[Records of spatial reasoning questions]
━━━━━━━━━━━━━━━━━━━━━━━━━━━━━━

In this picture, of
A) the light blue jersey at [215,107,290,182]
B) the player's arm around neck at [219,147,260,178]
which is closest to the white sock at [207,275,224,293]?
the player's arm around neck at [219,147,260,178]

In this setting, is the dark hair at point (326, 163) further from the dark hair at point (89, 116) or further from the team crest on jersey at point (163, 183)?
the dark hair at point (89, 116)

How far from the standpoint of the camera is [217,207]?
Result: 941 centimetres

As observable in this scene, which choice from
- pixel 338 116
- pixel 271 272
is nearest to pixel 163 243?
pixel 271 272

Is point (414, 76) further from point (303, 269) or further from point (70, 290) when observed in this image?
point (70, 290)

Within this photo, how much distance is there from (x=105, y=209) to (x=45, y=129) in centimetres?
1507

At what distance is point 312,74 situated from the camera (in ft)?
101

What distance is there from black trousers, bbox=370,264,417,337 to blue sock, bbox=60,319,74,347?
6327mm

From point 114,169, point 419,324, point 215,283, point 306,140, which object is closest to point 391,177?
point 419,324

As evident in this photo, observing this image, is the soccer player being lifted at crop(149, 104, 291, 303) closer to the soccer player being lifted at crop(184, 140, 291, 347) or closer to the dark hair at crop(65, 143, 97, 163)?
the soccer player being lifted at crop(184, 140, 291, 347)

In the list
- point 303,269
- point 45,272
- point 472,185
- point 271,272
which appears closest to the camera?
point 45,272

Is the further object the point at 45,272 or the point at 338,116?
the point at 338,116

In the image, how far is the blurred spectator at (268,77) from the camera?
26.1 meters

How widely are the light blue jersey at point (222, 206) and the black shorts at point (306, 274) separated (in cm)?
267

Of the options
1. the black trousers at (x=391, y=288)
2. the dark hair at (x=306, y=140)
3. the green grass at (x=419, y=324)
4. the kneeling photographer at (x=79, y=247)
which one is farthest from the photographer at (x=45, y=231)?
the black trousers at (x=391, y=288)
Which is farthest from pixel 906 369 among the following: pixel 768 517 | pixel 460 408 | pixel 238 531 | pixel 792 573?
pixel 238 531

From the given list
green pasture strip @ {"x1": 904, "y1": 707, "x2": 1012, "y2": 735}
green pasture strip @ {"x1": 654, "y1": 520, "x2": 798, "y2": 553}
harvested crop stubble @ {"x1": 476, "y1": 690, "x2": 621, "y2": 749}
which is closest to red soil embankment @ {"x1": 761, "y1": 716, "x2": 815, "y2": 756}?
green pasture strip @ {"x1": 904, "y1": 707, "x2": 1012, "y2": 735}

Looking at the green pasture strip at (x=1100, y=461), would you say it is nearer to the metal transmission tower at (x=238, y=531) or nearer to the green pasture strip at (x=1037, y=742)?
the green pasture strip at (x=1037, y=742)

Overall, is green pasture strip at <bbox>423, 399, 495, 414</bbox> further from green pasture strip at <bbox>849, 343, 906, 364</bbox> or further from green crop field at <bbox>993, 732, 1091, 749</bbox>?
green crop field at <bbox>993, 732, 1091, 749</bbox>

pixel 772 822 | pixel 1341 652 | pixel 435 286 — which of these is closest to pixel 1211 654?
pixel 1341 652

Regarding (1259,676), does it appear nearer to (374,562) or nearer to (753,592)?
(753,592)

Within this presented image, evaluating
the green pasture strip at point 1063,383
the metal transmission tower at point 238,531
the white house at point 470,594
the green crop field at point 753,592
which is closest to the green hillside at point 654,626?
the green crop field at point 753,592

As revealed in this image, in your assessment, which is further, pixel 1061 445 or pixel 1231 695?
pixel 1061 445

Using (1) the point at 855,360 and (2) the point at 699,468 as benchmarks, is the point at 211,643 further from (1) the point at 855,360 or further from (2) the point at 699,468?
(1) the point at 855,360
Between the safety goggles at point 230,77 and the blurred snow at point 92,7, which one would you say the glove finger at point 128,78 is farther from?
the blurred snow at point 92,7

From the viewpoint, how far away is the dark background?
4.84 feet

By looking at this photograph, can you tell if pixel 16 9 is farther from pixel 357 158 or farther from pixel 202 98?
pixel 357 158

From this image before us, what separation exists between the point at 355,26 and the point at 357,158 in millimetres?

━━━━━━━━━━━━━━━━━━━━━━━━━━━━━━

→ **Problem**: Exactly as written, please output every entry.

→ **The answer**:
In this picture, of
A) the light blue jersey at [215,107,290,182]
B) the player's arm around neck at [219,147,260,178]
which is closest to the white sock at [207,275,224,293]?
the player's arm around neck at [219,147,260,178]

In this setting, is the dark hair at point (326, 163) further from the dark hair at point (89, 116) or further from the team crest on jersey at point (163, 183)?
the dark hair at point (89, 116)

How far from the standpoint of the camera is [217,207]?
Result: 941 centimetres

As observable in this scene, which choice from
- pixel 338 116
- pixel 271 272
is nearest to pixel 163 243?
pixel 271 272

Is point (414, 76) further from point (303, 269) or further from point (70, 290) when observed in this image?
point (70, 290)

Within this photo, how much distance is there from (x=105, y=209) to (x=45, y=129) in centimetres?
1507

At what distance is point 312,74 situated from the camera (in ft)?
101

What distance is there from black trousers, bbox=370,264,417,337 to blue sock, bbox=60,319,74,347?
6327mm

From point 114,169, point 419,324, point 215,283, point 306,140, which object is closest to point 391,177?
point 419,324

As evident in this photo, observing this image, is the soccer player being lifted at crop(149, 104, 291, 303) closer to the soccer player being lifted at crop(184, 140, 291, 347) or closer to the dark hair at crop(65, 143, 97, 163)?
the soccer player being lifted at crop(184, 140, 291, 347)

In the list
- point 303,269
- point 45,272
- point 472,185
- point 271,272
which appears closest to the camera?
point 45,272

Is the further object the point at 45,272 or the point at 338,116?
the point at 338,116

In the image, how far is the blurred spectator at (268,77) from the camera?
26.1 meters

How widely are the light blue jersey at point (222, 206) and the black shorts at point (306, 274) separated (in cm)?
267

Of the options
1. the black trousers at (x=391, y=288)
2. the dark hair at (x=306, y=140)
3. the green grass at (x=419, y=324)
4. the kneeling photographer at (x=79, y=247)
which one is farthest from the photographer at (x=45, y=231)?
the black trousers at (x=391, y=288)
Which is farthest from pixel 906 369 among the following: pixel 768 517 | pixel 460 408 | pixel 238 531 | pixel 792 573?
pixel 238 531

From the given list
green pasture strip @ {"x1": 904, "y1": 707, "x2": 1012, "y2": 735}
green pasture strip @ {"x1": 654, "y1": 520, "x2": 798, "y2": 553}
harvested crop stubble @ {"x1": 476, "y1": 690, "x2": 621, "y2": 749}
which is closest to red soil embankment @ {"x1": 761, "y1": 716, "x2": 815, "y2": 756}?
green pasture strip @ {"x1": 904, "y1": 707, "x2": 1012, "y2": 735}

Looking at the green pasture strip at (x=1100, y=461), would you say it is nearer to the metal transmission tower at (x=238, y=531) or nearer to the green pasture strip at (x=1037, y=742)?
the green pasture strip at (x=1037, y=742)

Overall, is green pasture strip at <bbox>423, 399, 495, 414</bbox> further from green pasture strip at <bbox>849, 343, 906, 364</bbox> or further from green crop field at <bbox>993, 732, 1091, 749</bbox>?
green crop field at <bbox>993, 732, 1091, 749</bbox>

pixel 772 822 | pixel 1341 652 | pixel 435 286 — which of these is closest to pixel 1211 654?
pixel 1341 652

Regarding (1259,676), does it appear nearer to (374,562) or nearer to (753,592)?
(753,592)

Within this presented image, evaluating
the green pasture strip at point 1063,383
the metal transmission tower at point 238,531
the white house at point 470,594
the green crop field at point 753,592
which is closest to the green hillside at point 654,626?
the green crop field at point 753,592

As revealed in this image, in your assessment, which is further, pixel 1061 445 or pixel 1231 695?
pixel 1061 445

Using (1) the point at 855,360 and (2) the point at 699,468 as benchmarks, is the point at 211,643 further from (1) the point at 855,360 or further from (2) the point at 699,468?
(1) the point at 855,360
Between the safety goggles at point 230,77 and the blurred snow at point 92,7, which one would you say the glove finger at point 128,78 is farther from?
the blurred snow at point 92,7

From the viewpoint, how far away is the dark background?
4.84 feet

By looking at this photograph, can you tell if pixel 16 9 is farther from pixel 357 158 or farther from pixel 202 98?
pixel 357 158

From this image before us, what separation exists between the point at 355,26 and the point at 357,158 in millimetres?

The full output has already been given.